▸ Record excerpts
⟨

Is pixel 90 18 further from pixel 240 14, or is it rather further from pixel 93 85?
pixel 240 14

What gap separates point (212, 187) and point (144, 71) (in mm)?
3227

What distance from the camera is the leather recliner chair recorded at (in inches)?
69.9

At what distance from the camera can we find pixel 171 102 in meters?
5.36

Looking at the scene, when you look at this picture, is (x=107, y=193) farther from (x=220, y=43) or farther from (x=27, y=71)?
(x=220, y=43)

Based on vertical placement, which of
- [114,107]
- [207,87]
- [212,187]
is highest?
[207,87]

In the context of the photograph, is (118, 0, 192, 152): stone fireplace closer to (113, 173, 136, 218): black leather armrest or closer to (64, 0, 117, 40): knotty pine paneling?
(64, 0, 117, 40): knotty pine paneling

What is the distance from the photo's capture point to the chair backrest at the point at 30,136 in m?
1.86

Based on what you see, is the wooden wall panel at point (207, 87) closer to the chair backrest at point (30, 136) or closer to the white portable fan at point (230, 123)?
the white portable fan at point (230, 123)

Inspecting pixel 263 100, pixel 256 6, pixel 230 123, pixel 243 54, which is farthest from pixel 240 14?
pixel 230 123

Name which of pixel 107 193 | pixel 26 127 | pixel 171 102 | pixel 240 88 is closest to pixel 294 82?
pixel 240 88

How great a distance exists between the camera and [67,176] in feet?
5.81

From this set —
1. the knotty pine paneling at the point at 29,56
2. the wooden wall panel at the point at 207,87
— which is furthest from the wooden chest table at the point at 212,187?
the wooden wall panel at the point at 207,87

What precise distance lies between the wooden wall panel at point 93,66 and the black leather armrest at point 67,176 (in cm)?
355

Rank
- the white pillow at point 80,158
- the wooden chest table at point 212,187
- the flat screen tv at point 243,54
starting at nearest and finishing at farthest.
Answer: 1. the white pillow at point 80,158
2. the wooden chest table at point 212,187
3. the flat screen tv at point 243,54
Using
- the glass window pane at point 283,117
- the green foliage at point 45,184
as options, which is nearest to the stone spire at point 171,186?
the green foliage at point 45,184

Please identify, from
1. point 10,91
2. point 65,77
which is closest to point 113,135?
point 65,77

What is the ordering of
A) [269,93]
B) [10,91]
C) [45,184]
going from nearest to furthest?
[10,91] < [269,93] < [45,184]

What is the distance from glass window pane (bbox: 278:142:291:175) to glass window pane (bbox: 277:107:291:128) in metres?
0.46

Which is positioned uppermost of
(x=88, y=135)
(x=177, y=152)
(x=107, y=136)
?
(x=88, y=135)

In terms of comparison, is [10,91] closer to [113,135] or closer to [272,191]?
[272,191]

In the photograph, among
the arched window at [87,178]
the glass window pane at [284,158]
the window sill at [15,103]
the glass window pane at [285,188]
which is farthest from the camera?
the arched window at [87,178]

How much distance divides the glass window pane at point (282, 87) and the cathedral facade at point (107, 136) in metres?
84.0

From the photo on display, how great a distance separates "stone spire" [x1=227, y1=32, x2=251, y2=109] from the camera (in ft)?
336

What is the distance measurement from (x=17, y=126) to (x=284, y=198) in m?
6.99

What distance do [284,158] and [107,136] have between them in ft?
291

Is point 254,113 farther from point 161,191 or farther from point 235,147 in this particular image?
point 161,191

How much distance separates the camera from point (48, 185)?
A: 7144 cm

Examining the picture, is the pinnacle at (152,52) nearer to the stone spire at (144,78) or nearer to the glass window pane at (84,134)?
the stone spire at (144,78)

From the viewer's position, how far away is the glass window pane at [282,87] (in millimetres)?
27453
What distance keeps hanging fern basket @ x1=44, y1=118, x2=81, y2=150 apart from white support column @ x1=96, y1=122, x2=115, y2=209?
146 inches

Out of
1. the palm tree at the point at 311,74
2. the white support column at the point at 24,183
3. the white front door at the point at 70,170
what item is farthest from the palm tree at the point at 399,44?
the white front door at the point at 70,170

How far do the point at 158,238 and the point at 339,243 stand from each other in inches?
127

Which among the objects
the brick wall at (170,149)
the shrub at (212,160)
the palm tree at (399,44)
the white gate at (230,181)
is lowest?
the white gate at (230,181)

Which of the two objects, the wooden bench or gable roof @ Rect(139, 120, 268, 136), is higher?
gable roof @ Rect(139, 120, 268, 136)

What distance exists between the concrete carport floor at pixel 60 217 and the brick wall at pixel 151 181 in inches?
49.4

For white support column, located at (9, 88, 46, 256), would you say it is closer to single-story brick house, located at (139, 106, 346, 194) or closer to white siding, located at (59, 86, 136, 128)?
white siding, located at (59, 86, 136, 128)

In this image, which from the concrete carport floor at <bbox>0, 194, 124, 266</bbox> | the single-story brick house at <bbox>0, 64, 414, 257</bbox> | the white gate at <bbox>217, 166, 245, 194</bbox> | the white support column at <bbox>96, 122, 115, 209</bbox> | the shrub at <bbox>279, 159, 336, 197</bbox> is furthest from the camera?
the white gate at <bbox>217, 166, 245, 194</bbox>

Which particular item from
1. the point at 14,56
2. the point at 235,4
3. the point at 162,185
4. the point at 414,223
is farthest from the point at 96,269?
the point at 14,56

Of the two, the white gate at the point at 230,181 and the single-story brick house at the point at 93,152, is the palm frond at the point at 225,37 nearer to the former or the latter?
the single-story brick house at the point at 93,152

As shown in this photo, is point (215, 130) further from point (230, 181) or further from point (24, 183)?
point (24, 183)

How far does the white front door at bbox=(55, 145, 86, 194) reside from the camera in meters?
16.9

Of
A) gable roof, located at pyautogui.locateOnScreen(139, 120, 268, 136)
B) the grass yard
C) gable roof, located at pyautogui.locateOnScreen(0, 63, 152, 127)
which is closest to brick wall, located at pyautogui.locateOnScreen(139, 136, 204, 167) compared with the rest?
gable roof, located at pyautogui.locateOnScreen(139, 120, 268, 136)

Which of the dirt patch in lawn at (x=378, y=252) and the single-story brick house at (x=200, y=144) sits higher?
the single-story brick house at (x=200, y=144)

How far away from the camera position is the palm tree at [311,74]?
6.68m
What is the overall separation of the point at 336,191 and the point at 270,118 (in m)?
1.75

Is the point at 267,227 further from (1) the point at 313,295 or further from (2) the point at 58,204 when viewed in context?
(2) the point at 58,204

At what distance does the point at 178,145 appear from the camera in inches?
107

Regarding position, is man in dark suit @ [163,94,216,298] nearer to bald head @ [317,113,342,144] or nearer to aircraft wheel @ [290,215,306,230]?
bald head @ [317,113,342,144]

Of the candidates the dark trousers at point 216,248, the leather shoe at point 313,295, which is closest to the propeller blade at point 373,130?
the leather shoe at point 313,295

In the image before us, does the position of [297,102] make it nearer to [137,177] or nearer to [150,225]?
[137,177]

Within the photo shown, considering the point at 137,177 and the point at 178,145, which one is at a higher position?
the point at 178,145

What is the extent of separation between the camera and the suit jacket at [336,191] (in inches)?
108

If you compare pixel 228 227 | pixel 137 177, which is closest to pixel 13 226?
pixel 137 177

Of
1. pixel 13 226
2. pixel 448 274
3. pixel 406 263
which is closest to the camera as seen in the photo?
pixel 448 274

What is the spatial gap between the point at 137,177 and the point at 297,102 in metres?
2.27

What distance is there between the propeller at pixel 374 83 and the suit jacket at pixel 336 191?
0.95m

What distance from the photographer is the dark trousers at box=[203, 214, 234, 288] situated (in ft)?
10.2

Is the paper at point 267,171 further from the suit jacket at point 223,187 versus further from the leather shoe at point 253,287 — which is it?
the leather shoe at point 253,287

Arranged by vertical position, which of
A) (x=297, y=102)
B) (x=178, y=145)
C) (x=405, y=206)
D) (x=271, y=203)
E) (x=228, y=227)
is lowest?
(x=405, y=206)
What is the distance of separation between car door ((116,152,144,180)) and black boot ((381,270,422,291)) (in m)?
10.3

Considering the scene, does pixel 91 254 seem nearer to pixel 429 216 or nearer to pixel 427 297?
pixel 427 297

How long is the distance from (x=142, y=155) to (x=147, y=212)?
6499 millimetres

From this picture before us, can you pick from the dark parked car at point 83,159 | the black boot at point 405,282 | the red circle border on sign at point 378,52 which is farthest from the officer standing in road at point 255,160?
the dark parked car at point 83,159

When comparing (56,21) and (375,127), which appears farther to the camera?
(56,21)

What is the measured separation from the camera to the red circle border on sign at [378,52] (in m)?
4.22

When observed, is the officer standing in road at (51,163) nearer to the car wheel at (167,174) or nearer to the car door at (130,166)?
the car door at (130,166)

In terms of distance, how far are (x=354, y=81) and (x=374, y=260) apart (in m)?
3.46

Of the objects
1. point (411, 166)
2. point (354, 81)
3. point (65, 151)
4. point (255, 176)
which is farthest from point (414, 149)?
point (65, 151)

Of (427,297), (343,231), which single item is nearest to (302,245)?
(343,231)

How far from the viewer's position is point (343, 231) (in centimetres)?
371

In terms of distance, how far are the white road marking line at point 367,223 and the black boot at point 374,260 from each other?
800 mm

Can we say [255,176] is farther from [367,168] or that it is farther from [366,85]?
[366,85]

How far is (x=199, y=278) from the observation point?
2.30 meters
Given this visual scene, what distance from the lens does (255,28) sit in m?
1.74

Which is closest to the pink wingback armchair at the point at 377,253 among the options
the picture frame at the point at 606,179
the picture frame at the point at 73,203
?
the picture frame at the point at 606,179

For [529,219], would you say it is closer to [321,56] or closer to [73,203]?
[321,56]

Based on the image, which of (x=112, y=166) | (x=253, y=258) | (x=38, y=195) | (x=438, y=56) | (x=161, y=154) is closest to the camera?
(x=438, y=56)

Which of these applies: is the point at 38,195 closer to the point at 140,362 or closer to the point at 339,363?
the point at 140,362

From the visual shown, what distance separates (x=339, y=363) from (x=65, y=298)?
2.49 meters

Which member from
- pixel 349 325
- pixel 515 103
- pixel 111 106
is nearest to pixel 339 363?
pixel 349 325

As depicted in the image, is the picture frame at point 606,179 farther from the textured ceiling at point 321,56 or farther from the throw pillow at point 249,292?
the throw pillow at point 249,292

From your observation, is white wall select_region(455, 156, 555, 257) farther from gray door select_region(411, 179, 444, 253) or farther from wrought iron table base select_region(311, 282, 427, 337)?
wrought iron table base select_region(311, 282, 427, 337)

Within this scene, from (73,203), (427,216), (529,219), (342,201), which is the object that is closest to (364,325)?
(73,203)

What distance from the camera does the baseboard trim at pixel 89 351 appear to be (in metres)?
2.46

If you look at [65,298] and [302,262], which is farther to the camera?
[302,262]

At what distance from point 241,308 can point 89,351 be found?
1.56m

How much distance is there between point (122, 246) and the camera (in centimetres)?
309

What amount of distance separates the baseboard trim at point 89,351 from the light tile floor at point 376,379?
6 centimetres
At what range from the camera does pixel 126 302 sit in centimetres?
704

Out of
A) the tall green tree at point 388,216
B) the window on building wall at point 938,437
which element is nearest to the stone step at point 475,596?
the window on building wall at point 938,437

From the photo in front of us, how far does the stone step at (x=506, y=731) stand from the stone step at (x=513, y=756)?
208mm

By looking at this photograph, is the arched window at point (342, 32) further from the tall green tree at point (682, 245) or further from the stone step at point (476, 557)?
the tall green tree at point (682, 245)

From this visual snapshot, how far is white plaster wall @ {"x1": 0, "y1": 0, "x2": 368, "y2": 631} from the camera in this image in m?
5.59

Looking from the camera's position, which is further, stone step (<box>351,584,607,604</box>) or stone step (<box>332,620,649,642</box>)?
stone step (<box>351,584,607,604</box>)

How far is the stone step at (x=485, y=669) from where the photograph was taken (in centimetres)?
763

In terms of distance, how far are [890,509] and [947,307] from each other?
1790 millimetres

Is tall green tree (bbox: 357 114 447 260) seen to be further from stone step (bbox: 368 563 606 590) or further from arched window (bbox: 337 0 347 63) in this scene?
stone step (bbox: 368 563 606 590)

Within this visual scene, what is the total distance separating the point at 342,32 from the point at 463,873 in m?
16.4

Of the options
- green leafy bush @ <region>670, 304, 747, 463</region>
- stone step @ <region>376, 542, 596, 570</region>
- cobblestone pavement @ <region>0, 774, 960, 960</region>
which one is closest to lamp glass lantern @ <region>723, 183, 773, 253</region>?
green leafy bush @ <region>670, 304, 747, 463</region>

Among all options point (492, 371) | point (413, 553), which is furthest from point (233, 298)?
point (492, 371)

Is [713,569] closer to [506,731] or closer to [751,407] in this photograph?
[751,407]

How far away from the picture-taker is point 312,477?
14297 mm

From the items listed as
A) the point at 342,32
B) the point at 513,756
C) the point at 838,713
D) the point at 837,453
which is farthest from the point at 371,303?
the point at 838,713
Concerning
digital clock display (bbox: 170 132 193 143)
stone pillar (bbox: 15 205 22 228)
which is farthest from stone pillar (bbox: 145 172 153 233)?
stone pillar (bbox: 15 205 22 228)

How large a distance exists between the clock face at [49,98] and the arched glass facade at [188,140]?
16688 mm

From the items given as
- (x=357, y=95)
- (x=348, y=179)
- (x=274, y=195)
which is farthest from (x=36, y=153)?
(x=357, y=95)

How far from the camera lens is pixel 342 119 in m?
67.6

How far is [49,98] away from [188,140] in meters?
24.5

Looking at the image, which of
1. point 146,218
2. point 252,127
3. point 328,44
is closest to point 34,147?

⟩

▸ What you are asked to do
Transcribe the lines above exactly, starting at the line that contains "Of (427,297), (343,231), which" and ending at the line that contains "2.49 meters", including both.

▸ Output of the exercise
Of (427,297), (343,231), which single item is nearest to (302,245)?
(343,231)

How far from the viewer's position is point (343, 231) (in centimetres)?
371

In terms of distance, how far are the white road marking line at point 367,223 and the black boot at point 374,260 from each other?
800 mm

Can we say [255,176] is farther from [367,168] or that it is farther from [366,85]?
[366,85]

How far is (x=199, y=278) from the observation point?
2.30 meters
Given this visual scene, what distance from the lens does (255,28) sit in m?
1.74

Which is closest to the pink wingback armchair at the point at 377,253 among the options
the picture frame at the point at 606,179
the picture frame at the point at 73,203
?
the picture frame at the point at 606,179

For [529,219], would you say it is closer to [321,56] or closer to [73,203]?
[321,56]

Based on the image, which of (x=112, y=166) | (x=253, y=258) | (x=38, y=195) | (x=438, y=56) | (x=161, y=154) is closest to the camera?
(x=438, y=56)

Which of these applies: is the point at 38,195 closer to the point at 140,362 or closer to the point at 339,363?
the point at 140,362

From the visual shown, what distance separates (x=339, y=363) from (x=65, y=298)?
2.49 meters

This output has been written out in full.